■ Extract to read

/---

Full throttle: Bikers on KTM (left) and Honda motorcycles compete during the UAE Desert Challenge on 31 October.
Full throttle: Bikers on KTM (left) and Honda motorcycles compete during the UAE Desert Challenge on 31 October.
Updated: Tue, Nov 06 2007. 12 20 AM IST
New Delhi/Mumbai: India’s second largest two-wheeler maker, Bajaj Auto Ltd, announced that it has picked up a 14.5% stake in Austrian sports bike maker KTM Power Sports AG in a bid to access engine technology it doesn’t have and gain a distribution network in Europe. At KTM’s Friday closing price of €58 (Rs3,308) a share, the transaction is valued at €57.9 million. Bajaj declined to say how much it paid, although the deal makes it the second largest shareholder in KTM after Cross Industries AG.
Full throttle: Bikers on KTM (left) and Honda motorcycles compete during the UAE Desert Challenge on 31 October.

\---

■ Provided information

/---

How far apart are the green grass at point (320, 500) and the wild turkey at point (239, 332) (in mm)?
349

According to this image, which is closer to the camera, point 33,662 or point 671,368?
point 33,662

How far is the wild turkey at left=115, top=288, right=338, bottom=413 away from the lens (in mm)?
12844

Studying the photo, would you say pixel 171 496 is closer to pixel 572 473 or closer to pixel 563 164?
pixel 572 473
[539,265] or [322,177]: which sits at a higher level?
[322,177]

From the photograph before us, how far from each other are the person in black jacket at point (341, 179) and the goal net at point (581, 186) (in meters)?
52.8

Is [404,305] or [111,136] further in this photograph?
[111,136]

\---

■ Short task 1
Copy the passage from the news report on the KTM stake, starting at "Updated: Tue, Nov" and ending at "Cross Industries AG.", but replace "Bajaj" with "Hero".
■ Short task 2
List every sum of money given in the news report on the KTM stake.

■ Exercise result 1
Updated: Tue, Nov 06 2007. 12 20 AM IST
New Delhi/Mumbai: India’s second largest two-wheeler maker, Hero Auto Ltd, announced that it has picked up a 14.5% stake in Austrian sports bike maker KTM Power Sports AG in a bid to access engine technology it doesn’t have and gain a distribution network in Europe. At KTM’s Friday closing price of €58 (Rs3,308) a share, the transaction is valued at €57.9 million. Hero declined to say how much it paid, although the deal makes it the second largest shareholder in KTM after Cross Industries AG.

■ Exercise result 2
€58
Rs3,308
€57.9 million